Wien - Für die FPÖ wären vorgezogene Neuwahlen derzeit äußerst riskant. "Die FPÖ kann sich derzeit überhaupt keine Neuwahlen leisten", sagt Werner Beutelmeyer vom market-Institut. Auch Peter Hajek von OGM geht davon aus, dass die Ausgangslage für die FPÖ momentan am ungünstigsten wäre. Welche der beiden großen Parteien von einem vorzeitigen Wahlgang profitieren würde, das trauen sich die beiden Meinungsforscher derzeit allerdings nicht vorherzusagen.

ÖVP und SPÖ gleichauf

Beutelmeyer verweist auf die jüngsten Umfragedaten des market-Instituts: Demnach liegen SPÖ und ÖVP in der Sonntagsfrage derzeit "Kopf an Kopf" - die Sozialdemokraten bei 40 bis 41 Prozent, die Volkspartei bei 38 bis 39 Prozent.
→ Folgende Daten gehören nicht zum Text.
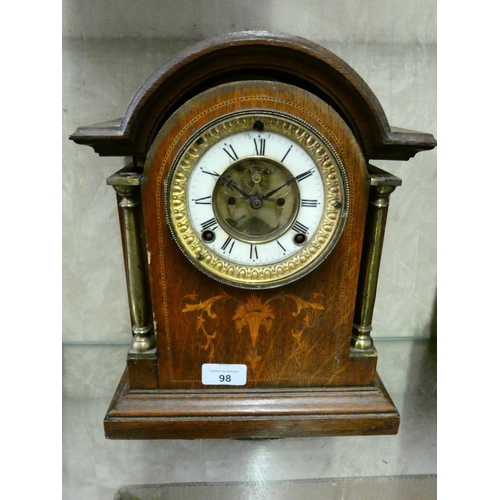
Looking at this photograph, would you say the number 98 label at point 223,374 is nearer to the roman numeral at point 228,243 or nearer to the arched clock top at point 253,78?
the roman numeral at point 228,243

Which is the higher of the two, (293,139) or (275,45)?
(275,45)

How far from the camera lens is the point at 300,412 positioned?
0.73 meters

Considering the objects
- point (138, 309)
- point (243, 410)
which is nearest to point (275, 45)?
point (138, 309)

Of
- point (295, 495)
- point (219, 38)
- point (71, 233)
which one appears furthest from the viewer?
point (295, 495)

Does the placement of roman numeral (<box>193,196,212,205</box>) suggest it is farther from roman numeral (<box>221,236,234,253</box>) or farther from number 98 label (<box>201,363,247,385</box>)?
number 98 label (<box>201,363,247,385</box>)

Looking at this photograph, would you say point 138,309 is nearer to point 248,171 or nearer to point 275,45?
point 248,171

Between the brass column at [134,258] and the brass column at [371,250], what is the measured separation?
13.5 inches

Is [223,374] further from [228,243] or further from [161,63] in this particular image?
[161,63]

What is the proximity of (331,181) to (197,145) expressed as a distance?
0.67 ft

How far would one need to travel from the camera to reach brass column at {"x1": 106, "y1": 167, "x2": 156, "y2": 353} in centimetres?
66

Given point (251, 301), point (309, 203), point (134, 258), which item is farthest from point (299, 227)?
point (134, 258)

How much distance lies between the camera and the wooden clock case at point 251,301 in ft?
2.12

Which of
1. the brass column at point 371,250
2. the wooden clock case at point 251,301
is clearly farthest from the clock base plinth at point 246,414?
the brass column at point 371,250

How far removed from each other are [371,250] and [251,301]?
8.2 inches
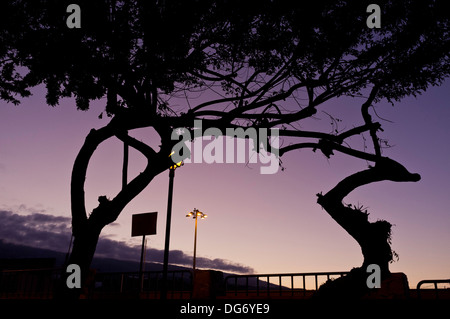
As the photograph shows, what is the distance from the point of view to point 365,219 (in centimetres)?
673

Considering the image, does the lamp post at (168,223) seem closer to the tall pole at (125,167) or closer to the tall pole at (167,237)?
the tall pole at (167,237)

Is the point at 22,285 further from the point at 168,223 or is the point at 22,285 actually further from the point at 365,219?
the point at 365,219

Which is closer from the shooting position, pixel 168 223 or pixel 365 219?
pixel 365 219

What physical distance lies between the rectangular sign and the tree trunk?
4520mm

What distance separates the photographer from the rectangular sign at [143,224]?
946cm

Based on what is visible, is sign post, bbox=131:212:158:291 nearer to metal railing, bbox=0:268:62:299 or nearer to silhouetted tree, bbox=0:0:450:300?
silhouetted tree, bbox=0:0:450:300

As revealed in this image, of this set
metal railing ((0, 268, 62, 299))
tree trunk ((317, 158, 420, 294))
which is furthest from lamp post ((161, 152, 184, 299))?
metal railing ((0, 268, 62, 299))

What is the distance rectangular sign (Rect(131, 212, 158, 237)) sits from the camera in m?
9.46

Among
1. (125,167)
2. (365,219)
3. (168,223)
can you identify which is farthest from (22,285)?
(365,219)

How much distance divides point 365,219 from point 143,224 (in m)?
5.74

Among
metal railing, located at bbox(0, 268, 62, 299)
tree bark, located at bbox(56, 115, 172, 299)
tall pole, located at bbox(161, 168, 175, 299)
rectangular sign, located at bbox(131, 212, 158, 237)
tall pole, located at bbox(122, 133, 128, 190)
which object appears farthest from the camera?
metal railing, located at bbox(0, 268, 62, 299)

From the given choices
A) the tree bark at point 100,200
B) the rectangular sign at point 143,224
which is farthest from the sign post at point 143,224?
the tree bark at point 100,200

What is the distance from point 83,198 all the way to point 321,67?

Beutelmeyer: "Das ist statistisch nicht differenzierbar. Die SPÖ liegt tendenziell, aber nicht signifikant vorne." Die Grünen liegen demnach bei 13 Prozent, die FPÖ "eher bei sieben als bei acht Prozent".

ÖVP verringert Abstand

Beutelmeyers Fazit: "Für die ÖVP schaut es gut aus, der Abstand war schon einmal größer." Weit schlechter sieht der market-Chef die Chancen für den kleinen Koalitionspartner, sollte es tatsächlich zu vorgezogenen Neuwahlen kommen: "Aus Sicht der FPÖ wäre das ein ungeheures Abenteuer. Die FPÖ kommt aus dem Tal nicht heraus. Wer immer das anstrengt, die FPÖ sollte es nicht sein."

Auch Hajek verweist darauf, dass die SPÖ in den Umfragen zwar schon seit Monaten vor der ÖVP liegt. "Das sagt aber grundsätzlich wenig darüber aus, wenn es wirklich zu einem Wahlkampf kommen sollte. Wenn es wirklich zu einem Koalitionsbruch käme, dann würde eine ganz eigene Dynamik entstehen." Die entscheidende Frage wäre aus Sicht des OGM-Meinungsforschers, welche Partei den Schwarzen Peter für den Koalitionsbruch zugeschoben bekäme: "Diese Partei wird dann eher nicht so gut abschneiden."

"Schwarzer Peter"

"Es ist nahezu immer so, dass die Partei, die die Koalition aufkündigt, den Schwarzen Peter bekommt - außer sie hat einen triftigen Grund, wie Wolfgang Schüssel 2002", sagt Hajek. Als Negativbeispiel verweist er auf die von Schüssel 1995 vom Zaun gebrochene Neuwahl, aus der die SPÖ als Sieger hervorgehen konnte. Hajek warnt vor einer "Mystifizierung" der strategischen Fähigkeiten der ÖVP und glaubt nicht an Neuwahlen: "Wenn es die ÖVP so auflegen kann, dass nicht sie Schuld am Koalitionsbruch ist, dann wäre es eine Denkvariante. Aber ich halte das für sehr unwahrscheinlich." (APA)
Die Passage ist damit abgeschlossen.